Where communities thrive


  • Join over 1.5M+ people
  • Join over 100K+ communities
  • Free without limits
  • Create your own community
People
Activity
    Matthew Powers
    @MrPowers
    @manuzhang @nvander1 - Yo!
    Let's start chatting
    @nvander1 - Do you think I should try to transition spark-daria to Mill or is it not worth the effort... I'm not really interested in making the switch unless Mill is way better in certain ways. Let me know what you think.
    Nik Vanderhoof
    @nvander1
    Well there's not currently a SparkPackageModule for mill, so that's a big disadvantage since you publish on spark-packages repo.
    Matthew Powers
    @MrPowers
    @nvander1 - I'm fine getting away from spark-packages. spark-packages has had bugs for me for the last two years and they haven't been fixed: databricks/sbt-spark-package#31
    Nik Vanderhoof
    @nvander1
    I think mill is easier to deal with if we start doing cross-builds for different versions of Scala + Spark. There's probably a way to do it in SBT if we tried to figure it out. But I've already done it in mill
    Matthew Powers
    @MrPowers
    I'd be best for me to just publish directly to Maven I think. Some users need stuff published directly on Maven Central: MrPowers/spark-fast-tests#50
    @nvander1 - Have you figured out how to publish Mill projects to Maven?
    Nik Vanderhoof
    @nvander1
    I've gotten it into the snapshot repos on sonatype, but haven't tried promoting artifacts to maven yet. I think it is as simple as changing a flag on my publish command though
    Matthew Powers
    @MrPowers
    Yep, so sounds like Mill might be the path forward for spark-daria. Sounds exciting :)
    Not sure if I'll be able to use it for my other projects that need shading though. Mill doesn't support shading right?
    Nik Vanderhoof
    @nvander1
    Not sure, I'll find out
    fyi: mill's gitter is very active always https://gitter.im/lihaoyi/mill
    Matthew Powers
    @MrPowers
    So @nvander1 are you cool with this plan:
    1. You confirm that you can get projects published to Maven via Mill with no problems
    2. We transition spark-daria to Mill on a branch and gather as much benchmarks as possible (e.g. SBT test runtime vs Mill test runtime)

Provided records =>

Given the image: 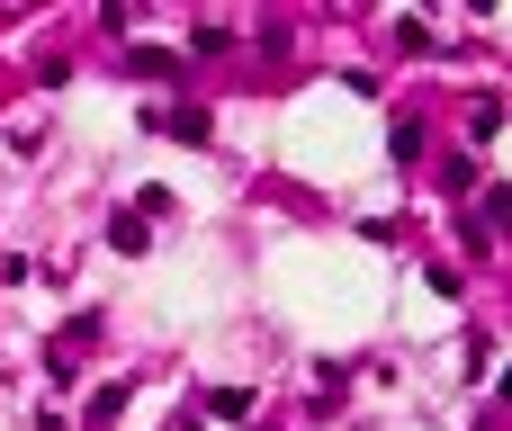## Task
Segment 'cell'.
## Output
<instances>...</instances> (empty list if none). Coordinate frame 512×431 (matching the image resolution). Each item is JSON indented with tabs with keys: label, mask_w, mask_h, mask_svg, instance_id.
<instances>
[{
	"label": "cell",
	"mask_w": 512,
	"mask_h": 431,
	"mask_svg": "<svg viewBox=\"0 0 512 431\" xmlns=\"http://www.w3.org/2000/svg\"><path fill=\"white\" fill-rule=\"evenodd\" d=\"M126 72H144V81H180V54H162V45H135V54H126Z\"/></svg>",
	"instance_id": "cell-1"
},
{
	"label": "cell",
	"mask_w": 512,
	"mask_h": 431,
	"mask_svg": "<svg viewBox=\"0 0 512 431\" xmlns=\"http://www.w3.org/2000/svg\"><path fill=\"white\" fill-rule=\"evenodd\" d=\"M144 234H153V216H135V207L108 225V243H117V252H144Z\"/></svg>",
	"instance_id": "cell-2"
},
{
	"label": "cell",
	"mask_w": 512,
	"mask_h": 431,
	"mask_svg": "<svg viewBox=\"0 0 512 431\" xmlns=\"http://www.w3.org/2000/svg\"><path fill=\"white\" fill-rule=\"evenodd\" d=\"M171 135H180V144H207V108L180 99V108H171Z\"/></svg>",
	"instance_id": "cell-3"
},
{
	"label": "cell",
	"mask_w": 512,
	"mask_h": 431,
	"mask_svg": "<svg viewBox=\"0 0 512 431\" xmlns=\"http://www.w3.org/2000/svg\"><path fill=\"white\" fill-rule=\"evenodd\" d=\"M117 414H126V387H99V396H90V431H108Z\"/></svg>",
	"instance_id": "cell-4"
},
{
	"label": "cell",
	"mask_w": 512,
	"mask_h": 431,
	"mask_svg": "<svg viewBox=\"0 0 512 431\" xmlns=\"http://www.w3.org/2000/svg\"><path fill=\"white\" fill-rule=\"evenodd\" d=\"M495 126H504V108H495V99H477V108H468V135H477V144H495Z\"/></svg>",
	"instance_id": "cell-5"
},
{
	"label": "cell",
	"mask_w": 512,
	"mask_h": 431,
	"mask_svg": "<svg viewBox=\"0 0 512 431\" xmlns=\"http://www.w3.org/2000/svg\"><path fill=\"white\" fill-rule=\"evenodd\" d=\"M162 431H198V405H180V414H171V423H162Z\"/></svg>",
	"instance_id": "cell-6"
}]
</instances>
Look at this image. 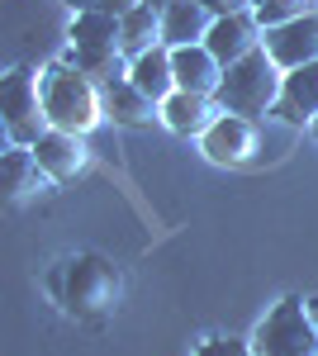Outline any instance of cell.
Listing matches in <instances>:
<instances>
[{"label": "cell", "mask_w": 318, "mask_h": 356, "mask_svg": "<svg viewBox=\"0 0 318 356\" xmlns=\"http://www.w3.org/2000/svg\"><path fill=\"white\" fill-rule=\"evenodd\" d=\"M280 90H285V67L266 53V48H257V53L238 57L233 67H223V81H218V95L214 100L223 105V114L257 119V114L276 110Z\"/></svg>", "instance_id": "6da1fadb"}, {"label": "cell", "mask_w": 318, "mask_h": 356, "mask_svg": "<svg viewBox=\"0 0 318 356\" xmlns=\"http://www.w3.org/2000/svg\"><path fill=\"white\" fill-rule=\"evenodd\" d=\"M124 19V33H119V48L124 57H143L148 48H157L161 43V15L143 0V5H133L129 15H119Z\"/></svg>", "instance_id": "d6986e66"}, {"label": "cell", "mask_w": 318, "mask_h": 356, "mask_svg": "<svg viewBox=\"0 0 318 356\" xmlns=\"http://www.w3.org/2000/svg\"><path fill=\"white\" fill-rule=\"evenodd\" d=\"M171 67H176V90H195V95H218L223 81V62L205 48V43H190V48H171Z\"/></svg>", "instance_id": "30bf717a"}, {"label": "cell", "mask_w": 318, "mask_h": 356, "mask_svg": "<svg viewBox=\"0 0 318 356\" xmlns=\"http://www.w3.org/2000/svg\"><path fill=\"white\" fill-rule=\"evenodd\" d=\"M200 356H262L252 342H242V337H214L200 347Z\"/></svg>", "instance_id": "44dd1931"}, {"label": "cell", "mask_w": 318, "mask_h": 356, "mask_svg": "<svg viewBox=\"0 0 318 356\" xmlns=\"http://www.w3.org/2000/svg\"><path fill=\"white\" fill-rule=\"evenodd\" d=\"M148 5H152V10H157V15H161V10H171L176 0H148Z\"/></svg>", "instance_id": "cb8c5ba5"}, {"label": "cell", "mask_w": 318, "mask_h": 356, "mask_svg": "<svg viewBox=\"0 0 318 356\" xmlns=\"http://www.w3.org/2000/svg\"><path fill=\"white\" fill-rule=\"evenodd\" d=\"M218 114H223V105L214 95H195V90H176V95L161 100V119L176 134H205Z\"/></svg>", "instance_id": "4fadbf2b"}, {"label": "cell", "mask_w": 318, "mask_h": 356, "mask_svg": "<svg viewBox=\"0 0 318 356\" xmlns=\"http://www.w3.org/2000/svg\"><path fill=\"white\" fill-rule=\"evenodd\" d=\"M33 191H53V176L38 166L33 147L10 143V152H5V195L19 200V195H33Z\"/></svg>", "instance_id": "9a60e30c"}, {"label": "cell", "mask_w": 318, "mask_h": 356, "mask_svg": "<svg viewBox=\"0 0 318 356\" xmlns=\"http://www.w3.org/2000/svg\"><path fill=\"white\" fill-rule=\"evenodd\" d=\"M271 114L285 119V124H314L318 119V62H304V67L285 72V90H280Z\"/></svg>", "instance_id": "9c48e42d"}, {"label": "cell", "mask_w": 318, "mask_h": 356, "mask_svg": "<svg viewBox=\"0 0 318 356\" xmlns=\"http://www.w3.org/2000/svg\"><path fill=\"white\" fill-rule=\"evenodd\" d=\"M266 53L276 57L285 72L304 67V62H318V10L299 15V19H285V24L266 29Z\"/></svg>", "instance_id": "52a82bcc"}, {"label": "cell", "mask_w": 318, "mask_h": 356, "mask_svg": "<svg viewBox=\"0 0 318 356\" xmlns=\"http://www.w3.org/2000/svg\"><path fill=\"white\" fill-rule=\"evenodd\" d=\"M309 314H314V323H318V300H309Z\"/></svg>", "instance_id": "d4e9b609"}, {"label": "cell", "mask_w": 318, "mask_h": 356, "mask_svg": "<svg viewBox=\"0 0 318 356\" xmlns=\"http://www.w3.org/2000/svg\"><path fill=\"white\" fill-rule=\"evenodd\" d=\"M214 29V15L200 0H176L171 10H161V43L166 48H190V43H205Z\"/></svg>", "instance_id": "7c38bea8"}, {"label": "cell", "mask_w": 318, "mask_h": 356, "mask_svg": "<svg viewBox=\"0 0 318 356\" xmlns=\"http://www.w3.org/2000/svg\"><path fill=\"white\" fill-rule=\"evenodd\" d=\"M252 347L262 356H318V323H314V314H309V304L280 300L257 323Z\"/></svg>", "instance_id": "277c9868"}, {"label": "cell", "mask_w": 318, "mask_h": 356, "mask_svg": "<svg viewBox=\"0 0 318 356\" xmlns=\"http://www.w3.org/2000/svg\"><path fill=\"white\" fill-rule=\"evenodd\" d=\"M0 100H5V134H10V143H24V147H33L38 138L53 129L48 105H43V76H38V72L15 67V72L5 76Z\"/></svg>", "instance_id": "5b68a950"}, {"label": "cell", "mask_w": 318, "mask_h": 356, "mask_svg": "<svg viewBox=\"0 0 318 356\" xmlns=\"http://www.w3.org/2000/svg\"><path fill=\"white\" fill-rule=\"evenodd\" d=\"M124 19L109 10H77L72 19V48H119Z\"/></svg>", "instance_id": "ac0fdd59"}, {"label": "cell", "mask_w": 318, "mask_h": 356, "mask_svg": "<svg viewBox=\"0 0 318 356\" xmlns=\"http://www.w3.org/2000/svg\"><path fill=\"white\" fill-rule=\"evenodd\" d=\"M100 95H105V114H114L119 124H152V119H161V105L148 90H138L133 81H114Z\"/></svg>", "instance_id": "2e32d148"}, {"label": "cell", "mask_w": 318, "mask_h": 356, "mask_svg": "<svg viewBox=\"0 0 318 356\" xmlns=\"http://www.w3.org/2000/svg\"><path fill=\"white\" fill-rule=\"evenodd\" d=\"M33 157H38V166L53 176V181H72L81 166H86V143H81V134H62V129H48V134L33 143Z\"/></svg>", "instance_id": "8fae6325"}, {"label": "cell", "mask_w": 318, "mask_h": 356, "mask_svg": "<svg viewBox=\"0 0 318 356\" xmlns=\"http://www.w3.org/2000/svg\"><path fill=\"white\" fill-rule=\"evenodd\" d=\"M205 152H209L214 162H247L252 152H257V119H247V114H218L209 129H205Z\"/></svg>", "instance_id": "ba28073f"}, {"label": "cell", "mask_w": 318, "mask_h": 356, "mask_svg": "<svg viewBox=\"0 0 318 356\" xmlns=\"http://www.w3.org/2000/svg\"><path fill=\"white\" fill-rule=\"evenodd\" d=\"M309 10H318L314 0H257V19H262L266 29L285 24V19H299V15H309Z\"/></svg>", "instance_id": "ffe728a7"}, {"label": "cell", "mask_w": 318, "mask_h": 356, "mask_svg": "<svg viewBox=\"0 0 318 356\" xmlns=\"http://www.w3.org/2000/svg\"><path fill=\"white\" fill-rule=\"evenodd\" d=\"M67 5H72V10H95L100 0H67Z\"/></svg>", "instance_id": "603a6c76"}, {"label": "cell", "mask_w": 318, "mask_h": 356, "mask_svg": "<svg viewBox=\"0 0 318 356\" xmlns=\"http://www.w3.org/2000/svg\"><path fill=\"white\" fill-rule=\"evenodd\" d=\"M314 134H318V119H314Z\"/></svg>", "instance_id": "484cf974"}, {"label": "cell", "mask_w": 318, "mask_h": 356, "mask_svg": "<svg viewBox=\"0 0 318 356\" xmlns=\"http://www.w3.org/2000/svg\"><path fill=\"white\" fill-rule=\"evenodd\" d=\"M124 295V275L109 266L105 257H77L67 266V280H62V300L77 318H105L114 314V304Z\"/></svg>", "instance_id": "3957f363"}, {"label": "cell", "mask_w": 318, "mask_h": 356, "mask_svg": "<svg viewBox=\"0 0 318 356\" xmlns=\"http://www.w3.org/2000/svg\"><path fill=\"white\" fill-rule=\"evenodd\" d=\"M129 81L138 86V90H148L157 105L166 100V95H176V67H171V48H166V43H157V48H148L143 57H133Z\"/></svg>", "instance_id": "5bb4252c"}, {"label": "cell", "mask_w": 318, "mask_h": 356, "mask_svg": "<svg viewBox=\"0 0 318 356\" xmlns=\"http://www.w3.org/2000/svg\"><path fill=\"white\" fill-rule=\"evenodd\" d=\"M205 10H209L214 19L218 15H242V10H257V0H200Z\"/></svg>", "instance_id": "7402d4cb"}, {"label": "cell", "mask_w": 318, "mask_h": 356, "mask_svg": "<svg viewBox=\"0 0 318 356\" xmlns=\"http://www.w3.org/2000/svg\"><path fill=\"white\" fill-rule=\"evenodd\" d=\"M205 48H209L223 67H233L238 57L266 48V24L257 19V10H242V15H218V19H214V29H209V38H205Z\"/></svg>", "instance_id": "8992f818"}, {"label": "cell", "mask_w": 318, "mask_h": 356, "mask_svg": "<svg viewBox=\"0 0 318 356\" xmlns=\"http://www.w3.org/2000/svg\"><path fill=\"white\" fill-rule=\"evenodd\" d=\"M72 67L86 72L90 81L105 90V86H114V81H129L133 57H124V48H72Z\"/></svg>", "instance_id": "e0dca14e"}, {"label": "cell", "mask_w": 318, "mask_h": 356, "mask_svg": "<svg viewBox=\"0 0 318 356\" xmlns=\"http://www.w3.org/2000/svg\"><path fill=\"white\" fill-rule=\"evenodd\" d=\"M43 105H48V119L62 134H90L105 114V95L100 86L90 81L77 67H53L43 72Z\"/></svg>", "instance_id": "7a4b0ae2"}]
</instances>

To do =>
Set down everything in the Mill chat thread above from "Not sure if" down to "Mill test runtime)", keeping every word unchanged.

The completed task =>
Not sure if I'll be able to use it for my other projects that need shading though. Mill doesn't support shading right?
    Nik Vanderhoof
    @nvander1
    Not sure, I'll find out
    fyi: mill's gitter is very active always https://gitter.im/lihaoyi/mill
    Matthew Powers
    @MrPowers
    So @nvander1 are you cool with this plan:
    1. You confirm that you can get projects published to Maven via Mill with no problems
    2. We transition spark-daria to Mill on a branch and gather as much benchmarks as possible (e.g. SBT test runtime vs Mill test runtime)